Neighbourhood datasets#
Last modified: 21 Jul 2025
Introduction#
UK LLC neighbourhood datasets cover the natural, built and social environment surrounding a participant’s residential address.
While there is no single generalisable definition of a ‘neighbourhood’, Suttles (1972) has suggested that neighbourhoods exist at three different scales, each having its own predominant purpose or function (Table 1). Suttles’ (1972) work can be used to suggest that a neighbourhood extends from the smallest unit of neighbourhood (‘home area’, which is typically defined as an area within 5–10 minutes’ walk from home) to the largest unit, which is the urban district/region (covering the wider landscape of social, and economic opportunities).
Scale |
Predominant Function |
Mechanism(s) |
---|---|---|
Home area |
Psycho-social benefits (e.g., identity, belonging) |
Familiarity and Community |
Locality |
Residential activities |
Planning, Social status and position, Service provision, Housing market |
Urban district/region |
Landscape of social and economic opportunities |
Employment connections, Leisure interests, Social networks |
Table 1: Scales of Neighbourhood as identified by Suttles (1972).

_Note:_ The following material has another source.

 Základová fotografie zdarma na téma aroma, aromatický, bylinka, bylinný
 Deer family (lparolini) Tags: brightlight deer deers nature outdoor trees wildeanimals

As suggested by Kearns and Parkinson (2001), in the ‘Scales of Neighbourhood’, each of the scales can actually perform all of the functions, therefore the distinctions between the scales represent general themes rather than strict categories. In a similar light, the UK LLC neighbourhood datasets are not confined to a specific geographic unit or scale (e.g. Address or Lower Super Output Area) but rather cover the themes of:
Service provision
Leisure activities
Planning
Housing market
The current UK LLC neighbourhood datasets include:
Please click on each dataset for more information.
Place-based neighbourhood datasets can be useful for research topics that investigate both the environmental and economic determinants of health. For example, research on low food security often incorporates both physical access to food in stores and economic access in terms of food affordability (Dimitri and Rogus, 2014).
Richardson et al.’s (2014) research which found that people living in socioeconomically disadvantaged neighbourhoods had less variety in away-from-home eating options compared to those living in advantaged neighbourhoods. They suggested that disadvantaged populations may be at higher risk to buy the abundant cheap and convenient food retail options that are high in calories, fat, and sugar. Maguire et al. (2017) has also found associations between socioeconomic status and absolute exposure to take away outlets and supermarkets using data from the Fenland Study linked to foodscape metrics, which are a recognised determinant of eating behaviours and may contribute to inequalities in diet.
Availability and access to greenspace has also been found to be associated with physical and mental health. Wan et al.’s (2022) study found that greenspace was strongly associated with lower mortality risks. Their exploratory mediation analysis detected benefits in pathways through reducing air pollution, relieving social isolation and depression, increased physical activity and time spent outdoors, better lung function (FEV1/FVC), and having higher serum vitamin D levels. Other research (Astell-Burt et al., 2014) found that the relationship between greenspace and health can vary across the lifecourse, highlighting the need for longitudinal research to answer why greenspace may be better for health at some points in the lifecourse than others.